▶ [Your tasks]
a: In the SDK excerpt, rewrite the part that opens with the words "SDK v1 kotlin" and closes with "userInfo: Map<String, String>?", putting "opponentId" everywhere "userID" appears.
b: Translate this sentence from the SDK excerpt into Spanish: "After this, your opponent will receive a reject callback:"

After this, your opponent will receive a reject callback:

SDK v2 kotlin

// RTCSessionEventsCallback
override fun onCallRejectByUser(session: P2PSession,
                                      opponentId: Int,
                                      userInfo: Map<String, String?>?
) {}

SDK v1 kotlin

// RTCClientSessionCallbacks
override fun onCallRejectByUser(session: RTCSession,
                                userID: Int,
                                userInfo: Map<String, String>?
) {}

SDK v1 java

// RTCClientSessionCallbacks
public void onCallRejectByUser(RTCSession session, Integer userID, Map<String, String> userInfo){

}

End a call

To end a call use the following snippet:

SDK v2 kotlin

// set your user info if needed
val userInfo = HashMap<String, String>()

▶ [Record list]

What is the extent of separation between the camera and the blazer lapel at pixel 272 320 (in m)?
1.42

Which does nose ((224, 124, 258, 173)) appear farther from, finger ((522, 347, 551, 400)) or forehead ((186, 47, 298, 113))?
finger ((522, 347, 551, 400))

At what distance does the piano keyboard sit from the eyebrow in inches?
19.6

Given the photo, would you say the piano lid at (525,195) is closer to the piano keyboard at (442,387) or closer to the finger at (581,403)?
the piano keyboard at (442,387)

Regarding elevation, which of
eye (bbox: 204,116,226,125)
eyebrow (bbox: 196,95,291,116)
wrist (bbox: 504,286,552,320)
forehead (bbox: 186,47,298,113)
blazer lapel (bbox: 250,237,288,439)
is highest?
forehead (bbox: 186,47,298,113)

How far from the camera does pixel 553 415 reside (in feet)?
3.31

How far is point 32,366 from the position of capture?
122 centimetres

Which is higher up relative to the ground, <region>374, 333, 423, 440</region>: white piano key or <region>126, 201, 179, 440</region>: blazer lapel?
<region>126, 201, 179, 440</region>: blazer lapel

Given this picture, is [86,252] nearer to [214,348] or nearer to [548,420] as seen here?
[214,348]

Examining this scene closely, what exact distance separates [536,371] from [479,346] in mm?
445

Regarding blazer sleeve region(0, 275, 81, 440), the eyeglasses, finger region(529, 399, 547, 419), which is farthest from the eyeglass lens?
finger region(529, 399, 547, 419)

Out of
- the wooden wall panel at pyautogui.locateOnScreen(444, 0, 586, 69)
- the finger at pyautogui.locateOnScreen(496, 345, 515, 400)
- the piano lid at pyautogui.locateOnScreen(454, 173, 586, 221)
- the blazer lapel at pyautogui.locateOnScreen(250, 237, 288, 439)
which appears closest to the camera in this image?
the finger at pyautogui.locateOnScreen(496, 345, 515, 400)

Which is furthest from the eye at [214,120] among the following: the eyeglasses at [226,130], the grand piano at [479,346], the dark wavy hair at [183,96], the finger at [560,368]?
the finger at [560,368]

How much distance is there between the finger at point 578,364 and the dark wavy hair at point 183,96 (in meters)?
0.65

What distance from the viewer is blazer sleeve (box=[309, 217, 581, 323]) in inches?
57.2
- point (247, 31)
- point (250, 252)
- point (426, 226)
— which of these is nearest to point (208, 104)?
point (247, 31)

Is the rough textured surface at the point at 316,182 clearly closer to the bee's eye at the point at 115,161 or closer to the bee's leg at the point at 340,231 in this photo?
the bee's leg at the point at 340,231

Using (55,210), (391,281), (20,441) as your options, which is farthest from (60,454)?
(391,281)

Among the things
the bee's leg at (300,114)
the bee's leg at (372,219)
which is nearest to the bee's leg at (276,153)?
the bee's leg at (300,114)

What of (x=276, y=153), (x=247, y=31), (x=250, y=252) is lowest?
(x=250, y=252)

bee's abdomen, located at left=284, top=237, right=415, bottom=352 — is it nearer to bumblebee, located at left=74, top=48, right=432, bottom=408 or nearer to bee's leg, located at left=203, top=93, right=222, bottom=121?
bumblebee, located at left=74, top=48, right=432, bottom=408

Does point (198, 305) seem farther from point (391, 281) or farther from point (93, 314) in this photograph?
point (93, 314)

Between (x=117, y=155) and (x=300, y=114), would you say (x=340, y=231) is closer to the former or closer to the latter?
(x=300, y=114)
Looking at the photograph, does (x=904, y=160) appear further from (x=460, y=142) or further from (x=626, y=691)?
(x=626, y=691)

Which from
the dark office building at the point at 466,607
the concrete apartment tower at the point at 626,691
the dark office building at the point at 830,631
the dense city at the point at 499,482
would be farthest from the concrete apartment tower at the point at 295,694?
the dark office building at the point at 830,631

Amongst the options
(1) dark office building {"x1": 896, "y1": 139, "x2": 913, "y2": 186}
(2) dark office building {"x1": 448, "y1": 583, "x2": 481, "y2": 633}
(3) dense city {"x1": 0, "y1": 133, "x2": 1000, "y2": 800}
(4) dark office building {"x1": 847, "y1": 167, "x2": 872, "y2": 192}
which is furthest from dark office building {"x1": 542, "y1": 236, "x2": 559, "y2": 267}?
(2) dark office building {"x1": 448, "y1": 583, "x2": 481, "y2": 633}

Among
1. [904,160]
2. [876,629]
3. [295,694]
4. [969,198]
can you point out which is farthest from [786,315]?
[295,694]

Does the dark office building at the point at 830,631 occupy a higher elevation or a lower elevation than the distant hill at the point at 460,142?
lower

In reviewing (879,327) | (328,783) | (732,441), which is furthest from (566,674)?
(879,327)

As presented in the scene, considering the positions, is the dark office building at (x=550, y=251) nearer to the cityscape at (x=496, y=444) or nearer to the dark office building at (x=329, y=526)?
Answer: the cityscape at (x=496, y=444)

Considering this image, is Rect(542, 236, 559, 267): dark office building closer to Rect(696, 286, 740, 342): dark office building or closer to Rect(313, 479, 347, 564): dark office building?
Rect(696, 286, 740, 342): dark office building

▶ [Responses by task]
a:
SDK v1 kotlin

// RTCClientSessionCallbacks
override fun onCallRejectByUser(session: RTCSession,
                                opponentId: Int,
                                userInfo: Map<String, String>?

b: Después de esto, tu oponente recibirá un callback de rechazo: